-- EXCERPT --
Another solution is to use a Path object library, such as path.py or pathlib. By wrapping all paths in the Path object, we get support for all path related operations out-of-the-box. It would allow us to remove much of our current utils methods. Of course, it would require a larger refactor. Perhaps this would make sense as part of the Pages Refactor

Here are some differences between the two libs, in no particular order:

  • path.py objects are str (unicode in PY2) subclasses and work with standard string operations. pathlib objects require conversion to a string first (str(path)). In PY3.6 support for path like objects was added, which simplifies/automates the conversion to string. Unfortunately, the benefits are only available in PY3.6+ without a backport of all path related libs (such as os.path).
  • path.py is a third-party library with PY2.7+ support. pathlib is in the standard library for PY3.4+ with some newer features only available in PY3.5 or PY3.6. However, pathlib2 appears to be an up-to-date third-party backport with PY2.7+ support but only returns byte strings (see Unicode issues jazzband/pathlib2#34) so it's useless.
  • path.py includes features wrapping shlib, etc. for a fuller feature set.
  • pathlib has different object types for Windows vs. Posix paths. It also has pure path types (no relation to actual files) with limited functionality and concrete path types (connected to actual files) with additional functionality. path.py only has one object type which offers all functionality. Both libraries just-work on supported systems.

-- ENTRIES PROVIDED --
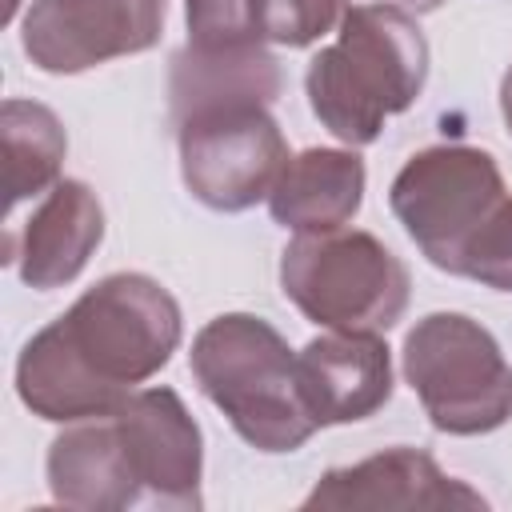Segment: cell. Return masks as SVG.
Instances as JSON below:
<instances>
[{"label":"cell","mask_w":512,"mask_h":512,"mask_svg":"<svg viewBox=\"0 0 512 512\" xmlns=\"http://www.w3.org/2000/svg\"><path fill=\"white\" fill-rule=\"evenodd\" d=\"M180 304L144 272H112L40 328L16 360V392L52 424L120 408L180 348Z\"/></svg>","instance_id":"obj_1"},{"label":"cell","mask_w":512,"mask_h":512,"mask_svg":"<svg viewBox=\"0 0 512 512\" xmlns=\"http://www.w3.org/2000/svg\"><path fill=\"white\" fill-rule=\"evenodd\" d=\"M428 80V40L396 4H356L340 20L336 44L320 48L304 72L316 120L344 144H372L388 116L408 112Z\"/></svg>","instance_id":"obj_2"},{"label":"cell","mask_w":512,"mask_h":512,"mask_svg":"<svg viewBox=\"0 0 512 512\" xmlns=\"http://www.w3.org/2000/svg\"><path fill=\"white\" fill-rule=\"evenodd\" d=\"M188 364L200 392L252 448L296 452L316 432L300 396L296 352L268 320L252 312L208 320L192 340Z\"/></svg>","instance_id":"obj_3"},{"label":"cell","mask_w":512,"mask_h":512,"mask_svg":"<svg viewBox=\"0 0 512 512\" xmlns=\"http://www.w3.org/2000/svg\"><path fill=\"white\" fill-rule=\"evenodd\" d=\"M280 288L332 332H388L408 308V268L372 232H296L280 252Z\"/></svg>","instance_id":"obj_4"},{"label":"cell","mask_w":512,"mask_h":512,"mask_svg":"<svg viewBox=\"0 0 512 512\" xmlns=\"http://www.w3.org/2000/svg\"><path fill=\"white\" fill-rule=\"evenodd\" d=\"M404 380L432 428L484 436L512 416V364L496 336L464 312H432L404 336Z\"/></svg>","instance_id":"obj_5"},{"label":"cell","mask_w":512,"mask_h":512,"mask_svg":"<svg viewBox=\"0 0 512 512\" xmlns=\"http://www.w3.org/2000/svg\"><path fill=\"white\" fill-rule=\"evenodd\" d=\"M508 200L500 164L492 152L472 144H436L396 172L388 204L412 244L440 272H460V260L476 232Z\"/></svg>","instance_id":"obj_6"},{"label":"cell","mask_w":512,"mask_h":512,"mask_svg":"<svg viewBox=\"0 0 512 512\" xmlns=\"http://www.w3.org/2000/svg\"><path fill=\"white\" fill-rule=\"evenodd\" d=\"M184 188L216 208L244 212L264 200L288 164V144L268 108H224L176 128Z\"/></svg>","instance_id":"obj_7"},{"label":"cell","mask_w":512,"mask_h":512,"mask_svg":"<svg viewBox=\"0 0 512 512\" xmlns=\"http://www.w3.org/2000/svg\"><path fill=\"white\" fill-rule=\"evenodd\" d=\"M168 0H32L20 44L40 72L76 76L160 44Z\"/></svg>","instance_id":"obj_8"},{"label":"cell","mask_w":512,"mask_h":512,"mask_svg":"<svg viewBox=\"0 0 512 512\" xmlns=\"http://www.w3.org/2000/svg\"><path fill=\"white\" fill-rule=\"evenodd\" d=\"M140 488V508H200L204 440L184 400L172 388H140L108 412Z\"/></svg>","instance_id":"obj_9"},{"label":"cell","mask_w":512,"mask_h":512,"mask_svg":"<svg viewBox=\"0 0 512 512\" xmlns=\"http://www.w3.org/2000/svg\"><path fill=\"white\" fill-rule=\"evenodd\" d=\"M488 500L464 480L440 472L420 448H384L352 468H332L304 496V512L316 508H484Z\"/></svg>","instance_id":"obj_10"},{"label":"cell","mask_w":512,"mask_h":512,"mask_svg":"<svg viewBox=\"0 0 512 512\" xmlns=\"http://www.w3.org/2000/svg\"><path fill=\"white\" fill-rule=\"evenodd\" d=\"M300 396L316 428L352 424L392 400V356L380 332H328L296 352Z\"/></svg>","instance_id":"obj_11"},{"label":"cell","mask_w":512,"mask_h":512,"mask_svg":"<svg viewBox=\"0 0 512 512\" xmlns=\"http://www.w3.org/2000/svg\"><path fill=\"white\" fill-rule=\"evenodd\" d=\"M284 88L276 56L252 40L196 48L184 44L168 68V112L172 128L192 116L224 112V108H268Z\"/></svg>","instance_id":"obj_12"},{"label":"cell","mask_w":512,"mask_h":512,"mask_svg":"<svg viewBox=\"0 0 512 512\" xmlns=\"http://www.w3.org/2000/svg\"><path fill=\"white\" fill-rule=\"evenodd\" d=\"M104 240V208L96 192L80 180H56L20 236H8V260H16L20 280L36 292L72 284L88 256Z\"/></svg>","instance_id":"obj_13"},{"label":"cell","mask_w":512,"mask_h":512,"mask_svg":"<svg viewBox=\"0 0 512 512\" xmlns=\"http://www.w3.org/2000/svg\"><path fill=\"white\" fill-rule=\"evenodd\" d=\"M364 200V160L344 148H304L280 168L268 208L280 228L332 232L344 228Z\"/></svg>","instance_id":"obj_14"},{"label":"cell","mask_w":512,"mask_h":512,"mask_svg":"<svg viewBox=\"0 0 512 512\" xmlns=\"http://www.w3.org/2000/svg\"><path fill=\"white\" fill-rule=\"evenodd\" d=\"M0 136H4V188L8 208H16L28 196H40L56 184L68 136L52 108L36 100H4L0 112Z\"/></svg>","instance_id":"obj_15"},{"label":"cell","mask_w":512,"mask_h":512,"mask_svg":"<svg viewBox=\"0 0 512 512\" xmlns=\"http://www.w3.org/2000/svg\"><path fill=\"white\" fill-rule=\"evenodd\" d=\"M344 0H252V24L260 40L284 48H308L344 20Z\"/></svg>","instance_id":"obj_16"},{"label":"cell","mask_w":512,"mask_h":512,"mask_svg":"<svg viewBox=\"0 0 512 512\" xmlns=\"http://www.w3.org/2000/svg\"><path fill=\"white\" fill-rule=\"evenodd\" d=\"M456 276H468V280H476L484 288H496V292H512V196L476 232V240L468 244Z\"/></svg>","instance_id":"obj_17"},{"label":"cell","mask_w":512,"mask_h":512,"mask_svg":"<svg viewBox=\"0 0 512 512\" xmlns=\"http://www.w3.org/2000/svg\"><path fill=\"white\" fill-rule=\"evenodd\" d=\"M184 16H188V44L196 48H216L256 36L252 0H184Z\"/></svg>","instance_id":"obj_18"},{"label":"cell","mask_w":512,"mask_h":512,"mask_svg":"<svg viewBox=\"0 0 512 512\" xmlns=\"http://www.w3.org/2000/svg\"><path fill=\"white\" fill-rule=\"evenodd\" d=\"M500 112H504V124H508V132H512V68H508L504 80H500Z\"/></svg>","instance_id":"obj_19"},{"label":"cell","mask_w":512,"mask_h":512,"mask_svg":"<svg viewBox=\"0 0 512 512\" xmlns=\"http://www.w3.org/2000/svg\"><path fill=\"white\" fill-rule=\"evenodd\" d=\"M380 4H396L404 12H436L444 0H380Z\"/></svg>","instance_id":"obj_20"}]
</instances>
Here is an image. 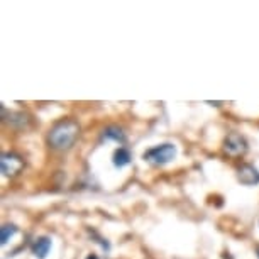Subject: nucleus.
Wrapping results in <instances>:
<instances>
[{
  "label": "nucleus",
  "mask_w": 259,
  "mask_h": 259,
  "mask_svg": "<svg viewBox=\"0 0 259 259\" xmlns=\"http://www.w3.org/2000/svg\"><path fill=\"white\" fill-rule=\"evenodd\" d=\"M131 159H133V156H131L129 153V149H125V148H119L114 153V166L115 168H124V166H127L131 163Z\"/></svg>",
  "instance_id": "nucleus-7"
},
{
  "label": "nucleus",
  "mask_w": 259,
  "mask_h": 259,
  "mask_svg": "<svg viewBox=\"0 0 259 259\" xmlns=\"http://www.w3.org/2000/svg\"><path fill=\"white\" fill-rule=\"evenodd\" d=\"M87 259H99V256H97V254H89Z\"/></svg>",
  "instance_id": "nucleus-10"
},
{
  "label": "nucleus",
  "mask_w": 259,
  "mask_h": 259,
  "mask_svg": "<svg viewBox=\"0 0 259 259\" xmlns=\"http://www.w3.org/2000/svg\"><path fill=\"white\" fill-rule=\"evenodd\" d=\"M102 139L115 141V143H124V141H125V134L122 133V129H119V127L110 125V127H107V129L104 131V136H102Z\"/></svg>",
  "instance_id": "nucleus-8"
},
{
  "label": "nucleus",
  "mask_w": 259,
  "mask_h": 259,
  "mask_svg": "<svg viewBox=\"0 0 259 259\" xmlns=\"http://www.w3.org/2000/svg\"><path fill=\"white\" fill-rule=\"evenodd\" d=\"M237 180L246 187H254L259 185V169L254 168L252 164H242L237 169Z\"/></svg>",
  "instance_id": "nucleus-5"
},
{
  "label": "nucleus",
  "mask_w": 259,
  "mask_h": 259,
  "mask_svg": "<svg viewBox=\"0 0 259 259\" xmlns=\"http://www.w3.org/2000/svg\"><path fill=\"white\" fill-rule=\"evenodd\" d=\"M175 156H177V148L169 143H164V144L154 146V148L148 149L143 158L151 164L163 166V164L171 163V161L175 159Z\"/></svg>",
  "instance_id": "nucleus-2"
},
{
  "label": "nucleus",
  "mask_w": 259,
  "mask_h": 259,
  "mask_svg": "<svg viewBox=\"0 0 259 259\" xmlns=\"http://www.w3.org/2000/svg\"><path fill=\"white\" fill-rule=\"evenodd\" d=\"M24 168V161L21 156L14 153H6L0 158V169L6 177H16L17 173H21Z\"/></svg>",
  "instance_id": "nucleus-3"
},
{
  "label": "nucleus",
  "mask_w": 259,
  "mask_h": 259,
  "mask_svg": "<svg viewBox=\"0 0 259 259\" xmlns=\"http://www.w3.org/2000/svg\"><path fill=\"white\" fill-rule=\"evenodd\" d=\"M257 257H259V247H257Z\"/></svg>",
  "instance_id": "nucleus-11"
},
{
  "label": "nucleus",
  "mask_w": 259,
  "mask_h": 259,
  "mask_svg": "<svg viewBox=\"0 0 259 259\" xmlns=\"http://www.w3.org/2000/svg\"><path fill=\"white\" fill-rule=\"evenodd\" d=\"M51 249V239L50 237H37L32 244V252L37 259H45Z\"/></svg>",
  "instance_id": "nucleus-6"
},
{
  "label": "nucleus",
  "mask_w": 259,
  "mask_h": 259,
  "mask_svg": "<svg viewBox=\"0 0 259 259\" xmlns=\"http://www.w3.org/2000/svg\"><path fill=\"white\" fill-rule=\"evenodd\" d=\"M78 134H80V125H78V122L71 119H65V120L58 122L50 131L48 141H50V144L55 149L65 151V149H70L71 146L75 144Z\"/></svg>",
  "instance_id": "nucleus-1"
},
{
  "label": "nucleus",
  "mask_w": 259,
  "mask_h": 259,
  "mask_svg": "<svg viewBox=\"0 0 259 259\" xmlns=\"http://www.w3.org/2000/svg\"><path fill=\"white\" fill-rule=\"evenodd\" d=\"M224 149L231 156H241L247 151V141L244 136L237 133H231L224 141Z\"/></svg>",
  "instance_id": "nucleus-4"
},
{
  "label": "nucleus",
  "mask_w": 259,
  "mask_h": 259,
  "mask_svg": "<svg viewBox=\"0 0 259 259\" xmlns=\"http://www.w3.org/2000/svg\"><path fill=\"white\" fill-rule=\"evenodd\" d=\"M16 234H17L16 226H12V224H6V226H2V229H0V244L6 246V244L11 241Z\"/></svg>",
  "instance_id": "nucleus-9"
}]
</instances>
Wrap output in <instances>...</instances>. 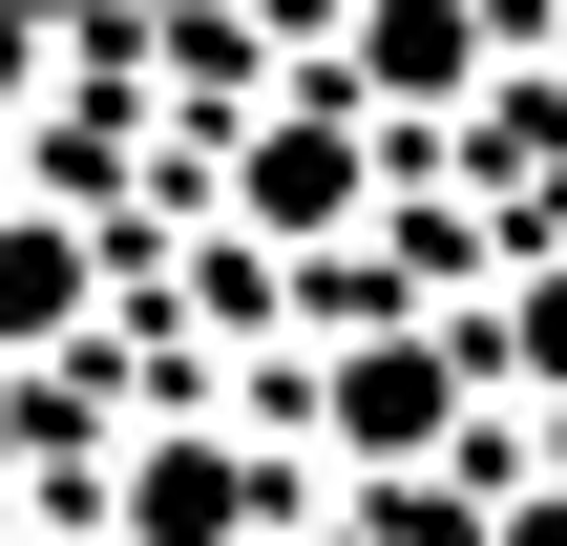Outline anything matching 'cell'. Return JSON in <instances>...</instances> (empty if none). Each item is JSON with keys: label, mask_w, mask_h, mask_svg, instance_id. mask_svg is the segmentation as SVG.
<instances>
[{"label": "cell", "mask_w": 567, "mask_h": 546, "mask_svg": "<svg viewBox=\"0 0 567 546\" xmlns=\"http://www.w3.org/2000/svg\"><path fill=\"white\" fill-rule=\"evenodd\" d=\"M505 546H567V505H505Z\"/></svg>", "instance_id": "5"}, {"label": "cell", "mask_w": 567, "mask_h": 546, "mask_svg": "<svg viewBox=\"0 0 567 546\" xmlns=\"http://www.w3.org/2000/svg\"><path fill=\"white\" fill-rule=\"evenodd\" d=\"M126 526H147V546H252V526H274V484H252L231 442H147V484H126Z\"/></svg>", "instance_id": "1"}, {"label": "cell", "mask_w": 567, "mask_h": 546, "mask_svg": "<svg viewBox=\"0 0 567 546\" xmlns=\"http://www.w3.org/2000/svg\"><path fill=\"white\" fill-rule=\"evenodd\" d=\"M442 421H463V358H421V337H379V358L337 379V442H358V463H421Z\"/></svg>", "instance_id": "2"}, {"label": "cell", "mask_w": 567, "mask_h": 546, "mask_svg": "<svg viewBox=\"0 0 567 546\" xmlns=\"http://www.w3.org/2000/svg\"><path fill=\"white\" fill-rule=\"evenodd\" d=\"M526 379H567V295H526Z\"/></svg>", "instance_id": "4"}, {"label": "cell", "mask_w": 567, "mask_h": 546, "mask_svg": "<svg viewBox=\"0 0 567 546\" xmlns=\"http://www.w3.org/2000/svg\"><path fill=\"white\" fill-rule=\"evenodd\" d=\"M252 210H274V231H337V210H358V147H337V126H274V147H252Z\"/></svg>", "instance_id": "3"}]
</instances>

-- EXERCISE 1 --
According to the path libraries excerpt, which Python version added support for path-like objects?
-- EXERCISE 2 --
Please return, copied word for word, the part of the path libraries excerpt that opens with the words containing "Another solution is" and closes with "(such as os.path).".

-- CORRECT RESPONSE 1 --
Support for path-like objects was added in PY3.6.

-- CORRECT RESPONSE 2 --
Another solution is to use a Path object library, such as path.py or pathlib. By wrapping all paths in the Path object, we get support for all path related operations out-of-the-box. It would allow us to remove much of our current utils methods. Of course, it would require a larger refactor. Perhaps this would make sense as part of the Pages Refactor

Here are some differences between the two libs, in no particular order:

  • path.py objects are str (unicode in PY2) subclasses and work with standard string operations. pathlib objects require conversion to a string first (str(path)). In PY3.6 support for path like objects was added, which simplifies/automates the conversion to string. Unfortunately, the benefits are only available in PY3.6+ without a backport of all path related libs (such as os.path).